De papayaboom is een snel groeiende boom. Het hout is zacht. Op de holle stam staan een aantal grote, ingesneden bladeren. De bladstelen zijn zeer lang (tot 1m) en hol. Op de stam zijn overal grote bladlittekens te zien. De plant bevat een wit melksap (latex) in alle onderdelen. De papayaboom is tweehuizig: er zijn mannelijke bomen, waar nooit vruchten aan komen en vrouwelijke planten waar natuurlijk wel vruchten aan komen. Tegenwoordig worden er echter ook rassen met tweeslachtige bloemen geteeld. Hier is een kruisbevruchting niet meer noodzakelijk. De gelig-groene bloemen ontwikkelen zich rechtstreeks op de stam. De mannelijke bloemen komen steeds in grote schermen voor, de vrouwelijke bloemen staan solitair of in kleine groepjes. Papayabomen worden uit zaad opgekweekt.

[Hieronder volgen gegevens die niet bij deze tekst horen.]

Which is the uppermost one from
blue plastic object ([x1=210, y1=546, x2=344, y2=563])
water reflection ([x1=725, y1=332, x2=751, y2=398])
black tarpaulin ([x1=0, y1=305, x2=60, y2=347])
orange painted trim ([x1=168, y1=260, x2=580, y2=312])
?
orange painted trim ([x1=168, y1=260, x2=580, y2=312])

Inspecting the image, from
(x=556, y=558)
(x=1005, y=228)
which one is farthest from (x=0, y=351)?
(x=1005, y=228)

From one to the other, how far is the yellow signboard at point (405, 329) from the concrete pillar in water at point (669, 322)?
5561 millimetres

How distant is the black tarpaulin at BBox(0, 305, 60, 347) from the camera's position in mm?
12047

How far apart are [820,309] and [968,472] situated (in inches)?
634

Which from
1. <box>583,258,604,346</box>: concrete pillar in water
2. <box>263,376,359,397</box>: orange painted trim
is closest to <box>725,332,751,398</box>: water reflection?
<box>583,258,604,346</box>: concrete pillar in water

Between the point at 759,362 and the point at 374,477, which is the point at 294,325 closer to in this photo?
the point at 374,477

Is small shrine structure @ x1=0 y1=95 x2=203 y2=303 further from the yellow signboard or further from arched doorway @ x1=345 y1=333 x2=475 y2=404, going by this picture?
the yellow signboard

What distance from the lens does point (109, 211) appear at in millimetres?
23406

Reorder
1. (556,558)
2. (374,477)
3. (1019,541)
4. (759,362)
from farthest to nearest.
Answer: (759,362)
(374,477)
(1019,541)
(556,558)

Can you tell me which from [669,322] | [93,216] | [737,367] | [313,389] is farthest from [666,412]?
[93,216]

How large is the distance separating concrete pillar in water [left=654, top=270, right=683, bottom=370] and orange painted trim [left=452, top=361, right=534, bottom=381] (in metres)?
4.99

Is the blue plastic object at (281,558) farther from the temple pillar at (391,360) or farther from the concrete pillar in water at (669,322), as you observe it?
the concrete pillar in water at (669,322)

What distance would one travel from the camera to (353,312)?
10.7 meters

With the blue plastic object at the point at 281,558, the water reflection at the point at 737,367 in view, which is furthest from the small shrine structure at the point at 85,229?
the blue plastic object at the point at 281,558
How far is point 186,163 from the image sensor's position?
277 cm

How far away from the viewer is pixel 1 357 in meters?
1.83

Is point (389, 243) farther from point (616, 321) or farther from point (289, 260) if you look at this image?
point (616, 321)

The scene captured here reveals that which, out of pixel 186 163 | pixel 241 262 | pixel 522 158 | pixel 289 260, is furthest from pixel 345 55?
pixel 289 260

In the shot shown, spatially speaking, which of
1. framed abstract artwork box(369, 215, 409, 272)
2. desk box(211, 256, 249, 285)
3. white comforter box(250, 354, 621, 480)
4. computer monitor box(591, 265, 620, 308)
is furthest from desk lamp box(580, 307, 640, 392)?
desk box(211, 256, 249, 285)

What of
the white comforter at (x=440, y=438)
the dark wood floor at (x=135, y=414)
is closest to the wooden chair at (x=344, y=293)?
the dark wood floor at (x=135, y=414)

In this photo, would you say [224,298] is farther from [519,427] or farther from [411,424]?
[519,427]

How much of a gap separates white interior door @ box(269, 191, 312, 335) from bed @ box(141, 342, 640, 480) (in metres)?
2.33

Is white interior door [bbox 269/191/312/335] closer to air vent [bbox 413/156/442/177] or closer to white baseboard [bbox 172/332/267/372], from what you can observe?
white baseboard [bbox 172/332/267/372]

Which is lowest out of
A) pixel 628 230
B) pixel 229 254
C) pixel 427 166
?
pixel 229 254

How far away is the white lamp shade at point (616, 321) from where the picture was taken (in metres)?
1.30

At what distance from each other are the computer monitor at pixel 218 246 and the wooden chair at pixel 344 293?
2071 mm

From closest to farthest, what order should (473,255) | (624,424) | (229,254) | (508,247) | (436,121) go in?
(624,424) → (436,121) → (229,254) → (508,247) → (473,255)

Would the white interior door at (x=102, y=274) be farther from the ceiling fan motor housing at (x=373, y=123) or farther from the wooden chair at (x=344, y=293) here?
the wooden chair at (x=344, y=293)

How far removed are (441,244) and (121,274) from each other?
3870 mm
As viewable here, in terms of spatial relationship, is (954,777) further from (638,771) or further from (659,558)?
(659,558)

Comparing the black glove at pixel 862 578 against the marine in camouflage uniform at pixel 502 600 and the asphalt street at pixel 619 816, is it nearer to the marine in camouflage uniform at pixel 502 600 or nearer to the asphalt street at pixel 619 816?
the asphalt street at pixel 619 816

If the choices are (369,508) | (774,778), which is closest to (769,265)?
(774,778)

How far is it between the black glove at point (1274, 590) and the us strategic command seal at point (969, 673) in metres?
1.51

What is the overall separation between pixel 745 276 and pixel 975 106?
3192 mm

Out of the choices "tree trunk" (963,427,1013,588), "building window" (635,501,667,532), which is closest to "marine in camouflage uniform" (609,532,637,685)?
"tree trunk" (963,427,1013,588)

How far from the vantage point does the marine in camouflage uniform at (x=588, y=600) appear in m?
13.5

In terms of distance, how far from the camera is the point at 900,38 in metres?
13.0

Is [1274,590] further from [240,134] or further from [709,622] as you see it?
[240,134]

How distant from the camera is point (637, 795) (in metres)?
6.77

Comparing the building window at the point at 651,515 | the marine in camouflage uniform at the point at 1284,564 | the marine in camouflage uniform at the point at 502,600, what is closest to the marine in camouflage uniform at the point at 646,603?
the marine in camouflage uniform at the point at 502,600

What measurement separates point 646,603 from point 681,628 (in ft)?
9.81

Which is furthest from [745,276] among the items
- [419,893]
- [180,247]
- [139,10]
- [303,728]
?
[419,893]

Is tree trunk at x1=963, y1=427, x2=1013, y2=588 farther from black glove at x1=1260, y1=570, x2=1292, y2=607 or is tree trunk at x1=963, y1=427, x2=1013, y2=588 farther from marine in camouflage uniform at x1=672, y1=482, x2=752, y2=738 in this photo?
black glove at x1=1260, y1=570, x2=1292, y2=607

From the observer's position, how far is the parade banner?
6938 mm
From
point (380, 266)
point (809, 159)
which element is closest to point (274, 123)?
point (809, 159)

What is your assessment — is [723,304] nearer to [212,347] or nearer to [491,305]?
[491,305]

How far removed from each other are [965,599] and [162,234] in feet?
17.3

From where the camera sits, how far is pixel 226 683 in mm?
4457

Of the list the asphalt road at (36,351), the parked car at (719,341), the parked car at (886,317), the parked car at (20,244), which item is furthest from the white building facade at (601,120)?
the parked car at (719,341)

Ze worden ongeveer 25 jaar oud. De productiviteit van de planten loopt echter na 3 jaar al terug.
Rijpe papaya's zijn in de supermarkt en bij de groenteboer te koop. De onrijpe papaya koop je in de oosterse toko.
Papaya bevat agrimine, dat een goede uitwerking zou hebben op de vrouwelijke vruchtbaarheid, evenals carpaïne, een enzym waarvan men vermoedt dat het goed is voor het hart. Ook komt in deze plant fibrine voor, zeldzaam bij andere planten. Bij de mens speelt dit een grote rol bij de bloedstolling.
Therapeutisch kan het vaak gebruikt worden met ananassap waarin zich een ander belangrijk enzym, het bromelaïne, bevindt. De schil van de papaya geeft een uitwendige behandeling van wondjes op de huid en op plaatsen die niet snel genezen. Ook de pulp uit de sapcentrifuge kan hiervoor, of als onderdeel van een kompres, gebruikt worden.